Long part of the recruitment process, employers are increasingly turning to personality tests to improve workplace culture

As workplaces start to become more aware and adaptable to the wide variety of personalities and work styles in the office, learning how to identify and manage this kind of diversity becomes more and more important.

So, it perhaps shouldn’t come as a surprise to learn many workplaces are now starting to explore the usefulness of personality assessments ― yup, those quizzes that slot you into some kind of personality category ― to understand their workers better.

Many are now working it into the onboarding process, reported Worklife. “In doing so, they hope to make it easier for new and existing hires to get a measure of how best to work with colleagues who have different personalities and ways of working,” wrote Cloey Callahan. “Some are incorporating them into the hiring process, while others are waiting until people have been at the company for 60 to 90 days.”

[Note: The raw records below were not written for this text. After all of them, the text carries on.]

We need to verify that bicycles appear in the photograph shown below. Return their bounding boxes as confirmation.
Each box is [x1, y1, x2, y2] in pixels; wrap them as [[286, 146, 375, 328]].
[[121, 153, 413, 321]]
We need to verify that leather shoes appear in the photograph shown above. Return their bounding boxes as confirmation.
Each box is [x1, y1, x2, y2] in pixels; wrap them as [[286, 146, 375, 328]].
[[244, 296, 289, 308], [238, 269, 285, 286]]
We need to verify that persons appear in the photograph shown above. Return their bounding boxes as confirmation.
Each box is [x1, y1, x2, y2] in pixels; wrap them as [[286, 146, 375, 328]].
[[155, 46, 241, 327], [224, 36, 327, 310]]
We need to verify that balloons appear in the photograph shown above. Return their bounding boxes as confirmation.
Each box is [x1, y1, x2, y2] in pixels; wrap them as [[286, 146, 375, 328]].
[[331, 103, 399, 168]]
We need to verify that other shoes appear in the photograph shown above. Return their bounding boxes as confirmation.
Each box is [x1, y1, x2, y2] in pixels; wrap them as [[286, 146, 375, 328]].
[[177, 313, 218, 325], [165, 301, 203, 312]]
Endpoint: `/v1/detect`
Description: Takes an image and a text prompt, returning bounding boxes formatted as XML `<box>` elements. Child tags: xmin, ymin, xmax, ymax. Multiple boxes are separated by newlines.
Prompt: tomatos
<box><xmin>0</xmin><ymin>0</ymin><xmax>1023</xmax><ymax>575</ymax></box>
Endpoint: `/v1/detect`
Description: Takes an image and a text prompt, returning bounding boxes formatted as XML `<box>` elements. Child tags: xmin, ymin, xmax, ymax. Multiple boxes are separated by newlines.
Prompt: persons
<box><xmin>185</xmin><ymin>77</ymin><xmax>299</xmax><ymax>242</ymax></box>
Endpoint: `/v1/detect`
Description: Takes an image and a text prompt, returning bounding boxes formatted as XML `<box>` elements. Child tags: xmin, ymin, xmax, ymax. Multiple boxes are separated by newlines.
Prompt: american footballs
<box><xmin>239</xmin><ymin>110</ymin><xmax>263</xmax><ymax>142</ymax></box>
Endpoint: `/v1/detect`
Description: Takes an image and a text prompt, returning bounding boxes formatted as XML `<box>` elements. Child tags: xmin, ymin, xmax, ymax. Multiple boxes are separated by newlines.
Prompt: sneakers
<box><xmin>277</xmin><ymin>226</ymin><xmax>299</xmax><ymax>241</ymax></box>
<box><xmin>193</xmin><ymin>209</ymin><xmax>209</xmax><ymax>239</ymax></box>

One of the most popular versions is the DiSC test, categorizing people by their traits in dominance, influence, steadiness and conscientiousness.

Advocates say it lubricates all sorts of areas of friction within an organization. “Overall, personality assessments can help professionals to make more informed decisions about hiring, training and development, and can improve the overall performance and productivity of the organization,” said Nia D’Emilio, learning & events coordinator for Epicenter Innovation.

According to the Financial Times, around 10 to 15 per cent of Fortune 500 companies are now using some form of personality assessment. Experts in the recruiting field say personality assessments are best thought of as a tool to aid your people in making better decisions, rather than tests to make those decisions themselves. James Reed, CEO of the recruiting firm Reed, told FT that “The most important thing for hirers is integrity. Is this individual honest and trustworthy? And none of these products will do that.”